● AUSGANGSTEXT:
━━━
Dass Musik mehr ist als nur Melodie und Gesang, sondern auch die Stimmung beeinflusst und Emotionen weckt, ist nichts Neues. Doch Julian Prégardien, Cate Pisaroni und Kian Jazdi haben dieser Tatsache ein besonderes Projekt gewidmet. Der international erfolgreiche Tenor hat gemeinsam mit der Art-Direktorin und Medienexpertin sowie dem Musiker und Projektentwickler im Dezember 2023 das gemeinnützige Unternehmen „Liedstadt“ in Limburg gegründet – ein Kultur-Startup, das sich zur Aufgabe gemacht hat, Musik in all ihren Facetten einem breiten Publikum zugänglich zu machen.
Die Drei teilen sich nicht nur die Leidenschaft zur Musik, sondern auch die künstlerische Leitung. „Die Schnittmenge unserer Sichtweisen ist die Liebe zur Musik und zur menschlichen Stimme und die Vision, gemeinsam zu gestalten“, beschreibt Prégardien die Zusammenarbeit. Insgesamt beschäftigt das Unternehmen mittlerweile zehn freie Mitarbeiter, die sowohl im Projektmanagement als auch in der Künstlerbetreuung tätig sind.
„Brücke zwischen Gestern und Morgen“
Der in Limburg aufgewachsene Prégardien, der in einer bekannten Musikerfamilie groß geworden ist, sang bereits als Kind bei den Limburger Domsingknaben und trat damit in die Fußstapfen seines Vaters – Christoph Prégardien –, dessen Karriere dort ebenfalls begann. Nicht verwunderlich, denn Prégardiens Großvater war u. a. auch ein Gründungsmitglied der Limburger Domsingknaben. Als dieser im Sommer 2012 starb, organisierte sein Enkel ein Benefizkonzert im Limburger Dom, das am Geburtstag des Großvaters im April 2013 stattfand. Bei diesem Konzert ging es ihm „um den Brückenschlag zwischen Gestern und Morgen“, wie er seine Grundintention zusammenfasst.
Mit dem Erlös des Konzerts finanzierte er das Projekt „Canto elementar“, bei dem ältere Menschen Kindergärten besuchten, um dort mit den Kindern Volkslieder zu singen. „Kinder haben heute immer weniger Musikunterricht und die Wahrscheinlichkeit mit ‚alter‘ Liedkultur zusammenzutreffen, wird immer geringer“, sagt er. Mit diesem Projekt schaffte er eine Verbindung zwischen Jung und Alt, zwischen Tradition und Moderne.
━━━
● DATENBLOCK:
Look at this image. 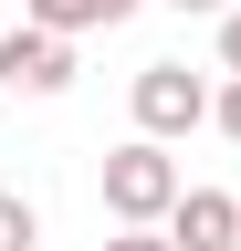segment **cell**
━━━
● ANFORDERUNGEN:
a – Wann und an welchem Ort wurde das Unternehmen „Liedstadt“ laut dem Ausgangstext gegründet?
b – Schreiben Sie aus dem Ausgangstext den Abschnitt zwischen „Die Drei teilen“ und „Künstlerbetreuung tätig sind.“, beide Stellen eingeschlossen, wortgetreu ab.

● LÖSUNGEN:
a – Im Dezember 2023 in Limburg.

b –
Die Drei teilen sich nicht nur die Leidenschaft zur Musik, sondern auch die künstlerische Leitung. „Die Schnittmenge unserer Sichtweisen ist die Liebe zur Musik und zur menschlichen Stimme und die Vision, gemeinsam zu gestalten“, beschreibt Prégardien die Zusammenarbeit. Insgesamt beschäftigt das Unternehmen mittlerweile zehn freie Mitarbeiter, die sowohl im Projektmanagement als auch in der Künstlerbetreuung tätig sind.